- The input
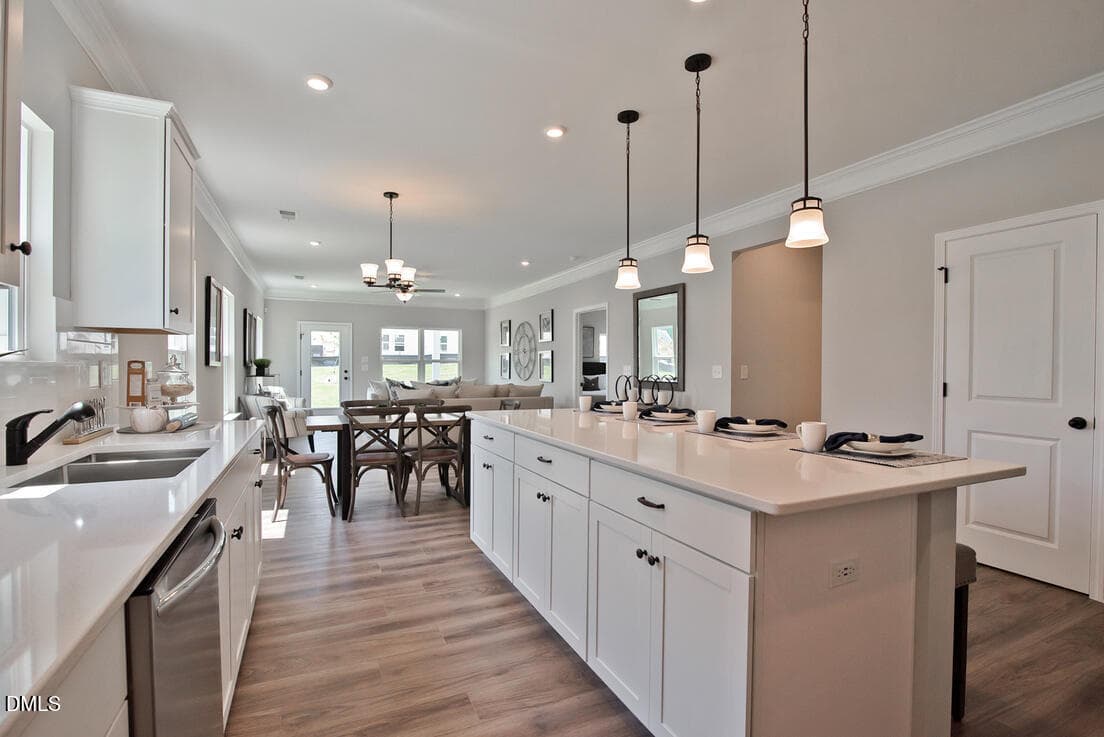 Representational Photo - 222 Parlay Place, Vass, NC 28394, Vass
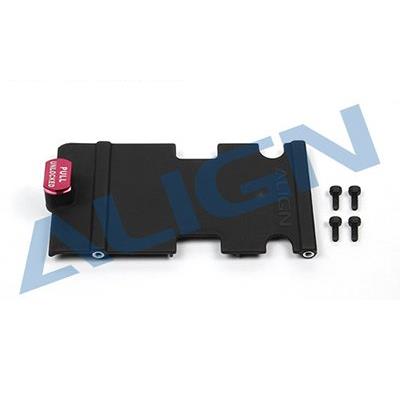 [ALIGN] T-Rex500X Brushless ESC Mounting Plate Set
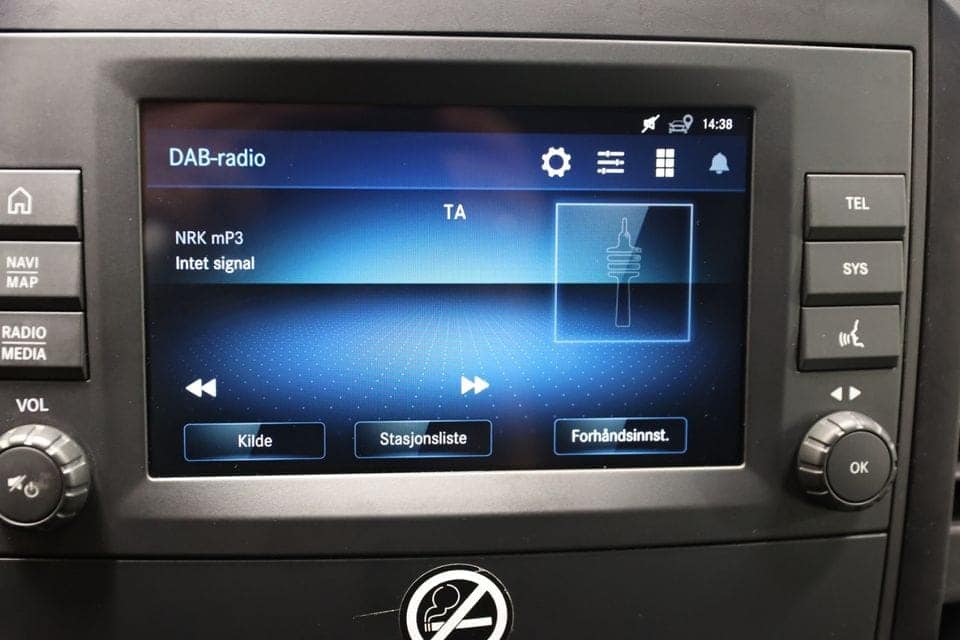 Mercedes-Benz Vito 119 4x4 Bluetooth – Image 2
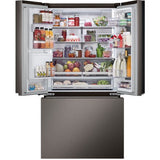 LG - 26 CF Counter Depth 3 Door French Door, Mirror InstaView DID - LRYKC2606D LG - 26 CF Counter Depth 3 Door French Door, Mirror InstaView DID - LRYKC2606D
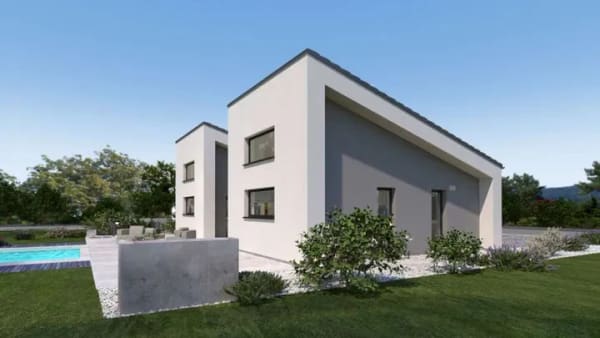 Immobilie in Heidweiler - Optischer Blickfang mit Mehrwert - Made by OKAL - Bild 0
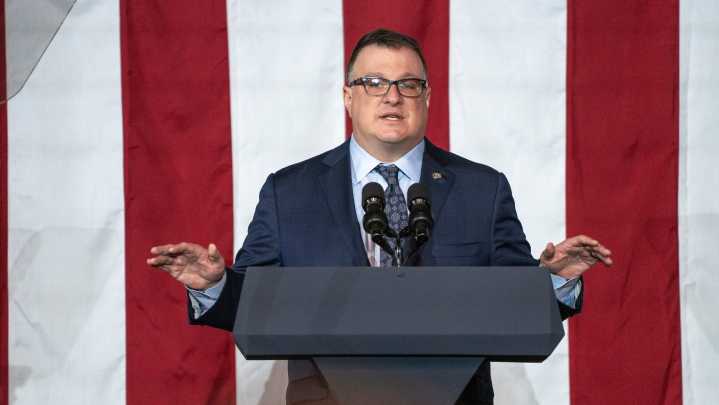 State budget from GOP House axes billions from Whitmer proposal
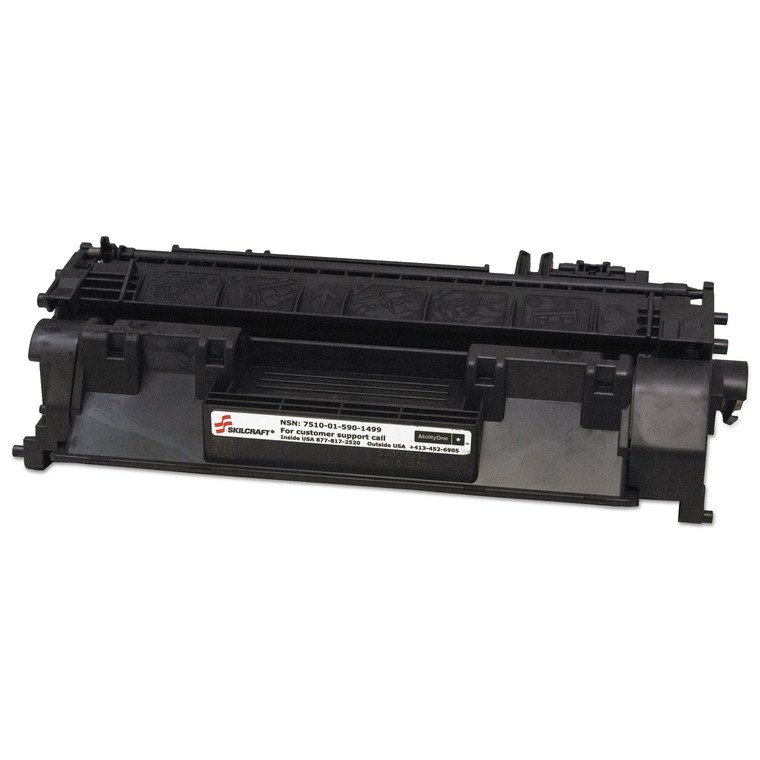 7510016603727 Remanufactured Q6511x (11x) High-Yield Toner, 12,000 Page-Yield, Black - NSN6603727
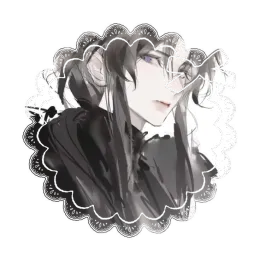 ˎˊ˗  Shen Lianqing — OC ໒ 🐇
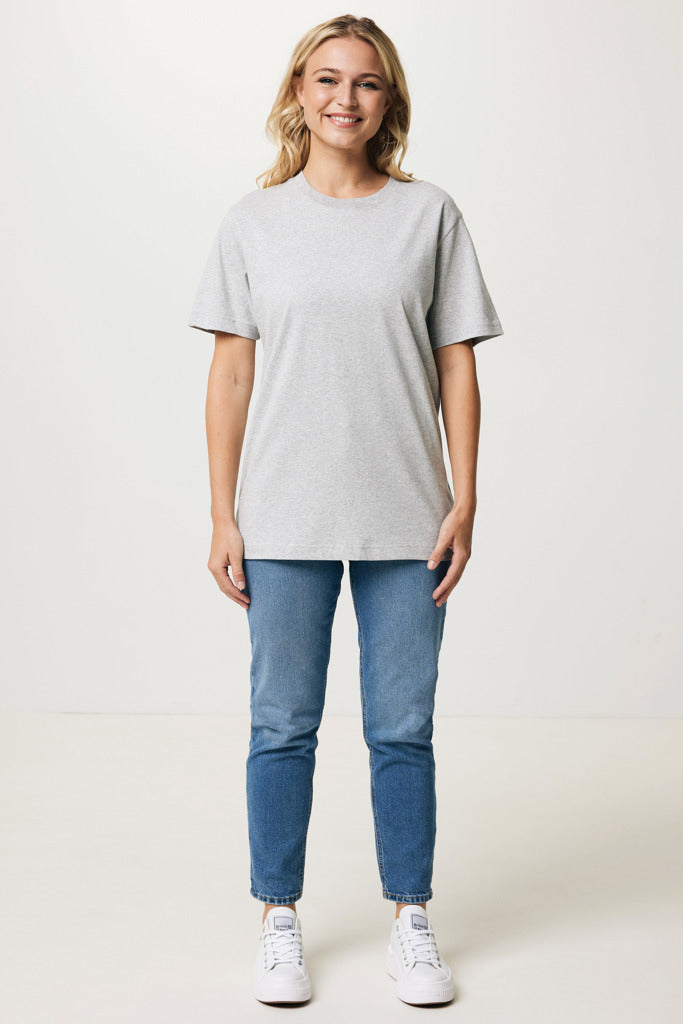 Load image into Gallery viewer, Kakad relaxed recycled cotton t-shirt - Custom Wood Designs
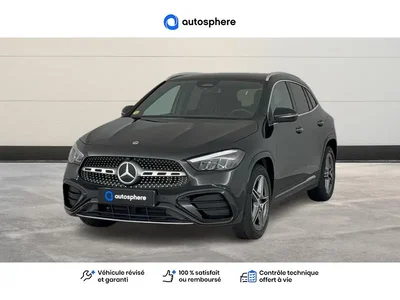 Occasion Mercedes Gla à SAINT MAXIMIN chez Groupe Autosphere Saint Maximin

- Activity
Pictures are to be left out; everything else in the records gets retyped exactly.

- Response below
 Representational Photo - 222 Parlay Place, Vass, NC 28394, Vass
 [ALIGN] T-Rex500X Brushless ESC Mounting Plate Set
 Mercedes-Benz Vito 119 4x4 Bluetooth – Image 2
 LG - 26 CF Counter Depth 3 Door French Door, Mirror InstaView DID - LRYKC2606D LG - 26 CF Counter Depth 3 Door French Door, Mirror InstaView DID - LRYKC2606D
 Immobilie in Heidweiler - Optischer Blickfang mit Mehrwert - Made by OKAL - Bild 0
 State budget from GOP House axes billions from Whitmer proposal
 7510016603727 Remanufactured Q6511x (11x) High-Yield Toner, 12,000 Page-Yield, Black - NSN6603727
 ˎˊ˗  Shen Lianqing — OC ໒ 🐇
 Load image into Gallery viewer, Kakad relaxed recycled cotton t-shirt - Custom Wood Designs
 Occasion Mercedes Gla à SAINT MAXIMIN chez Groupe Autosphere Saint Maximin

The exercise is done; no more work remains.